LenkOh, absolutely. First of all, this is the first time that we’ve got it on its feet. We’ve had a number of readings, starting back when we started working on this in 2015. So our first reading might have been in 2016. But with the students, and on this production, one of the things I knew that we were dealing with was elements of gender. And what happens when the state is so heavily invested in militarized masculinity. What I’ve been finding in this production and working with these student actors, is just how very queer this play is and not even in subtext. I mean, there is subtext but also overt things.

Hotspur has a very erotic relationship with the idea of Hal. There is an insinuated queer through-line in the Boar’s Head. So the Boar’s Head is where Hal can retreat to be outside of this militarized masculinity, that he then invests himself heavily in, after he meets his dad. So these are the themes that have been really arising for me as I work on this play with this cast.

Miller:  Yvette, what about you? What are you hoping that audiences will be thinking about on the way home, say after they see your production?

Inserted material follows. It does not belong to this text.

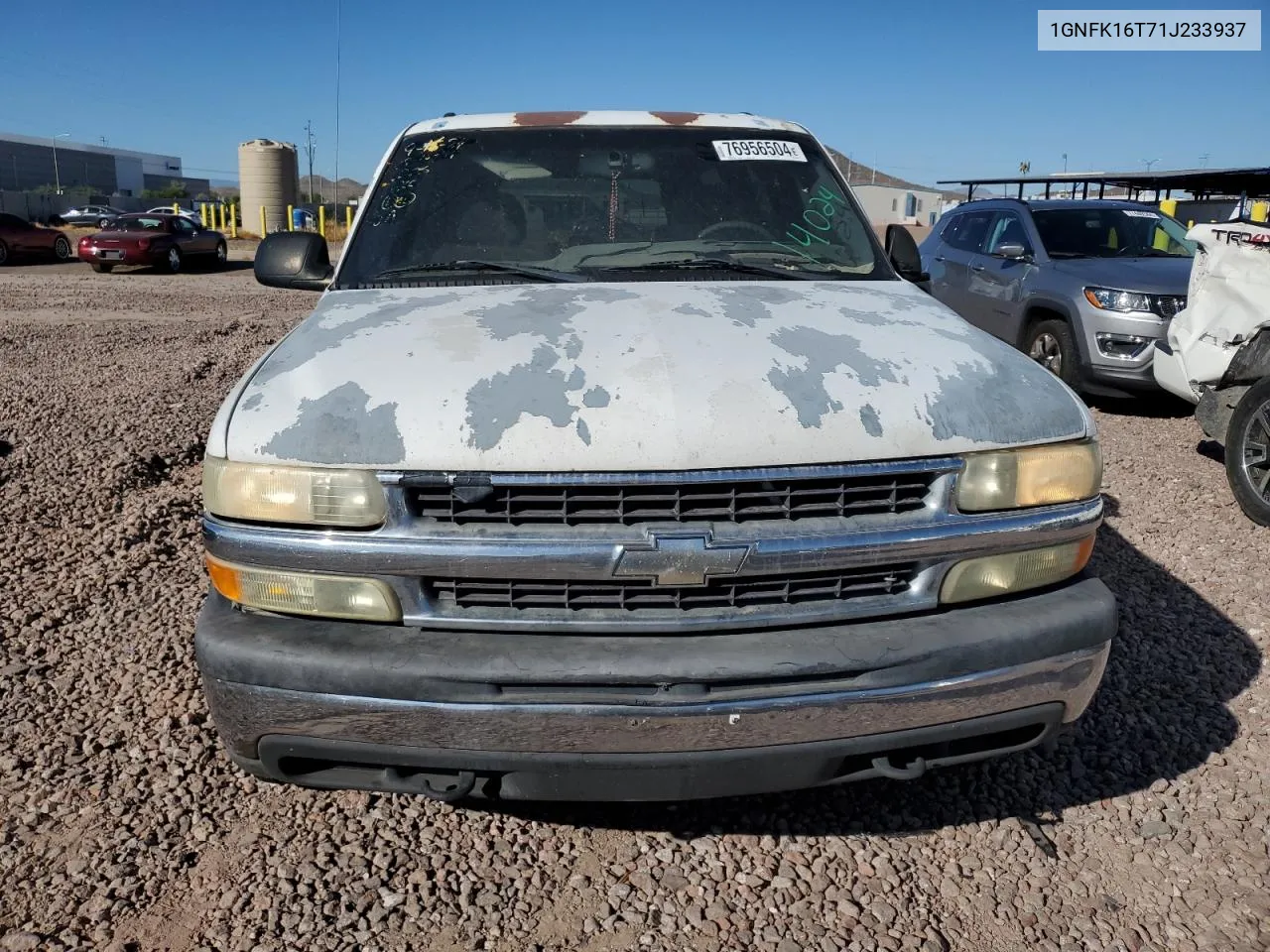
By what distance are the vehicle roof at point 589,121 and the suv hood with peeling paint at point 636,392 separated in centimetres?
127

NolanI guess I think I want them to think about many things. One is how we elect our leaders, how responsible we are to the people who lead us. I want them to think about domestic politics versus “Henry IV.” It is also about making war away to sort of cover up your domestic problems at home. And that’s the thing, I think, we’re all grappling with right now. and just the joy of language. The joy of a clear story, clearly told, kind of galloping along. These are the things that we get from the theater together. We breathe together and our hearts beat together and that’s a community experience.

Miller:  Yvette Nolan and Waylon Lenk, thanks very much.

LenkThanks so much for having us.

Miller:  Yvette Nolan is playwright translator for the new production of “Henry IV, Part I,” which you can see through Saturday at Lewis and Clark College. Waylon Lenk directed the play. He’s a Shakespeare scholar. He’s also the inaugural Native artist scholar in residence at Lewis and Clark College.